Friday, September 24, 2010
Baseball lemons
Phil:
Now, consider moving beyond that season. You still have the same two groups, who are the same age, play the same position, had identical Marcels last year, and performed identically last year. The only difference between the two groups is that, in one of the groups, every player was traded before last season.
How would you expect the rest of their careers to match up?
This time, if you thought they’d be nearly identical, you’d be very wrong. It turns out that the control group played 60 percent longer than the traded group, and, in addition, was more productive—by almost three quarters of a run created per 27 outs.

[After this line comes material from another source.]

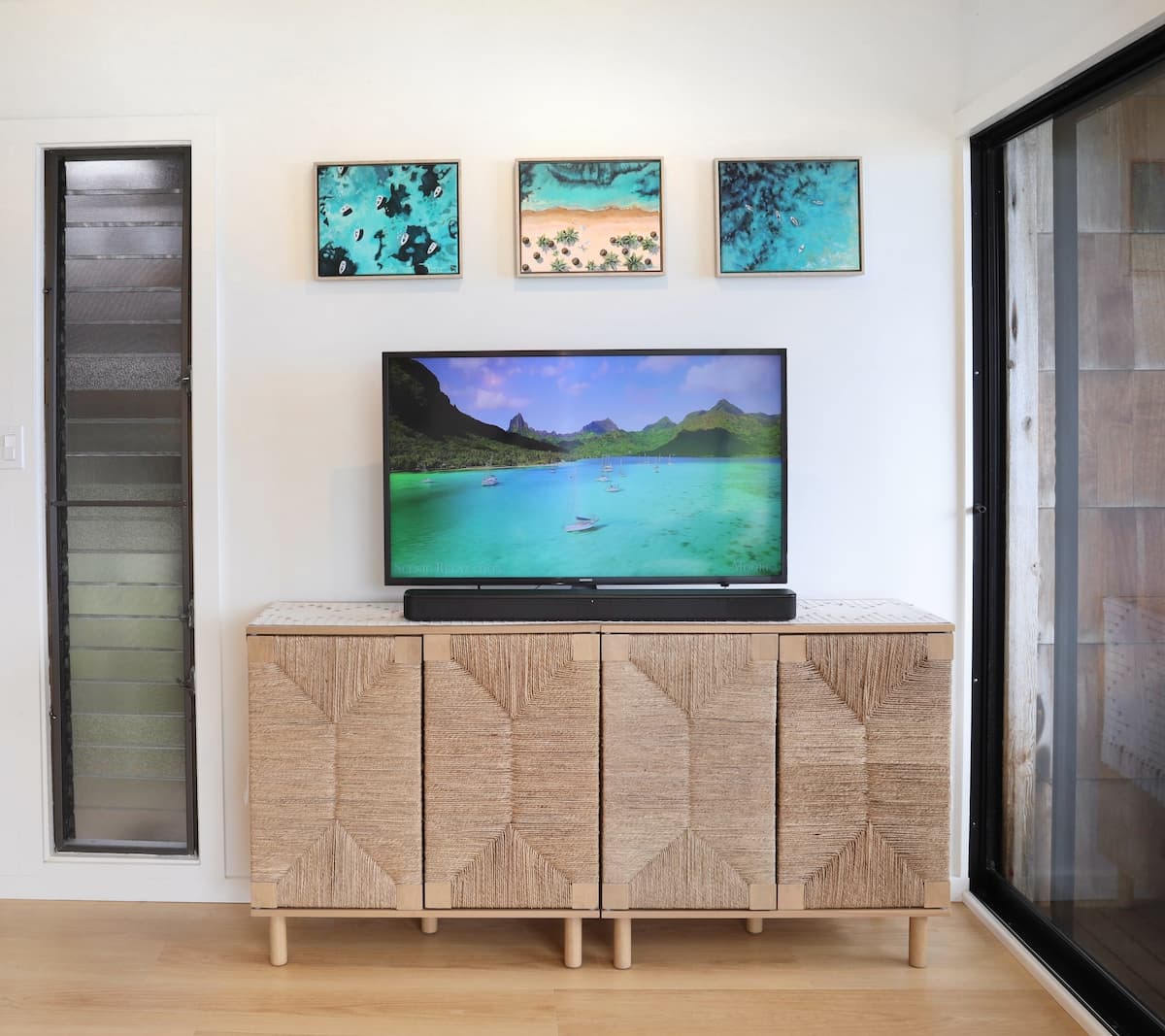 Jewel of the Pacific. Oceanfront Condo at Sealodge - Photo 5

Phil, this is a great study, and I don’t think it’s a coincidence at all. There is every economic reason for a lemons effect to exist in baseball, plenty of private information specifically. This is exactly what I found in my free agent studies that you mentioned later in the paper. The most relevant of these is probably this one, “The Cost of OPP”:
http://www.baseballprospectus.com/article.php?articleid=10883
My findings were that free agents WHO SIGNED MULTI-YEARS deals with new teams underperformed free agents who signed multi-year deals with their old team, specifically in future years. The test you ran in this paper is similar to the one that MGL ran, where he found no effect for all free agents. The issue with that is that most free agents sign one-year deals and, as both your study and my studies show, the pronounced lemons effect is clearly relevant for players more than one year past departing from their old teams. Hence, diluting the effect with players who are free agents for one-year deals is going to hide the effect since the player who signs a one-year deal is not one who the old team has the down-the-line private information about affecting their decision. I suspect that if you ran the same study as you did where you looked only at players with significant runs created in their careers, you might find a pronounced difference in between players who switched teams and those who did not.

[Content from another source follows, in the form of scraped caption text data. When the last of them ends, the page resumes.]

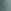 Teal Blue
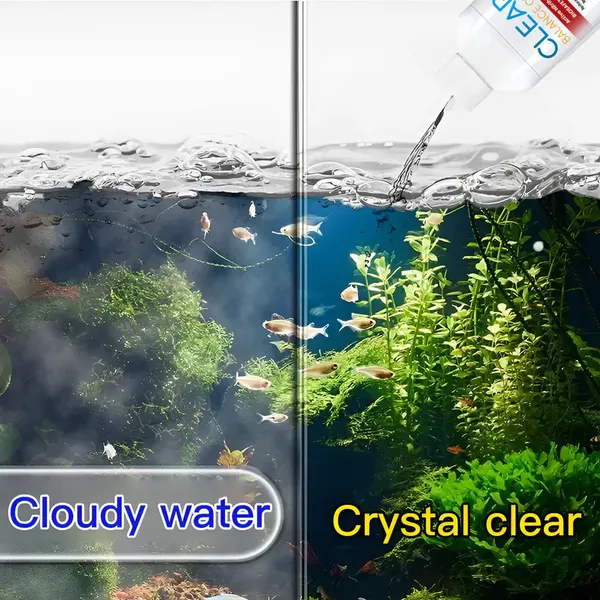 Automatic_Fish_Tank_Purifier_&_Cleaner_|_🔥Buy_1_Get_2_Free🔥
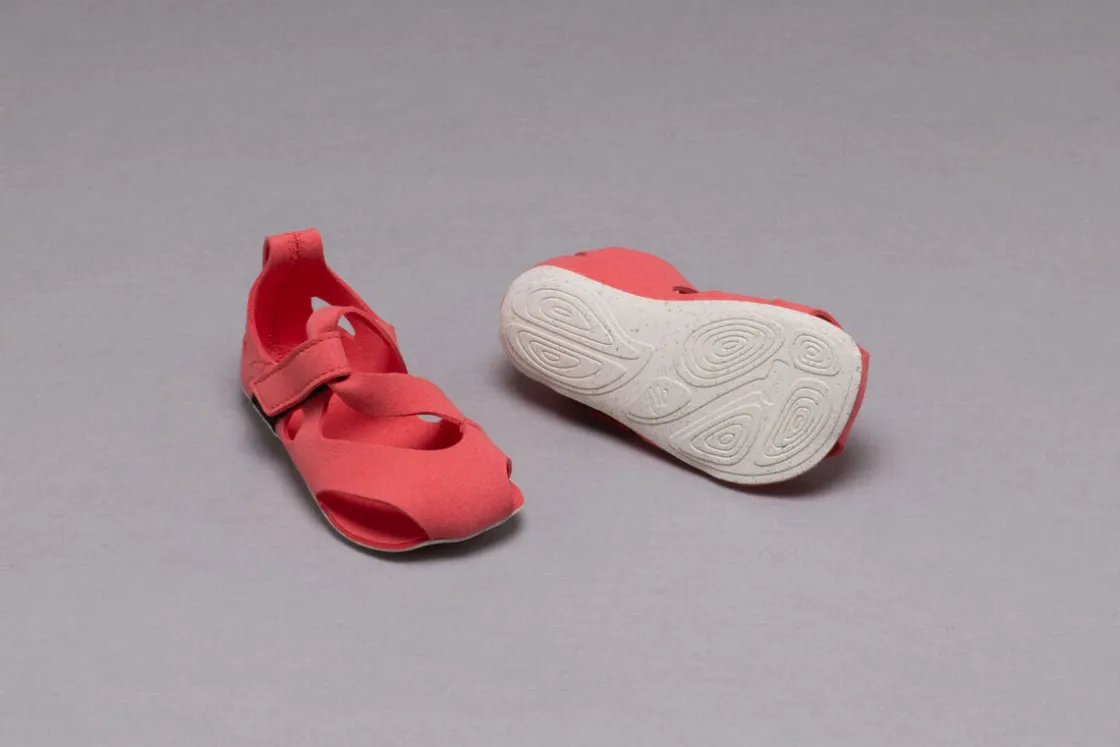 Kinder Wildling Shoes Kleinkinder>Feder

For presentation, you might do better to include an aggregate runs above replacement per player or something like that next to the runs created per game. It’s tough to quickly see the effect of more aggregate production, and then discern whether it’s due to playing time or superior rate of production.

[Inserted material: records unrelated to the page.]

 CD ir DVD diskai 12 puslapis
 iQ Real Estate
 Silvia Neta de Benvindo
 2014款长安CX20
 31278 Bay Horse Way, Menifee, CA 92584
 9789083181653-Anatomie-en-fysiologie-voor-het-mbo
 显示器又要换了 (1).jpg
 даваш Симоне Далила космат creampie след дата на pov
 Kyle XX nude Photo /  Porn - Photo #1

All in all, fantastic work, and I like it even more because it rings true with all the analysis I’ve done on multi-year deals given to free agents! I continue to think this is a major issue, and it’s great to see work done on the subject. The sabermetric outlook of thinking of teams as being run by idiots without knowledge about their field is just wrong. Sabermetrics is an asset, but the old timey baseball scouts are as good at their work as any other profession where people learn tricks of the trade over time.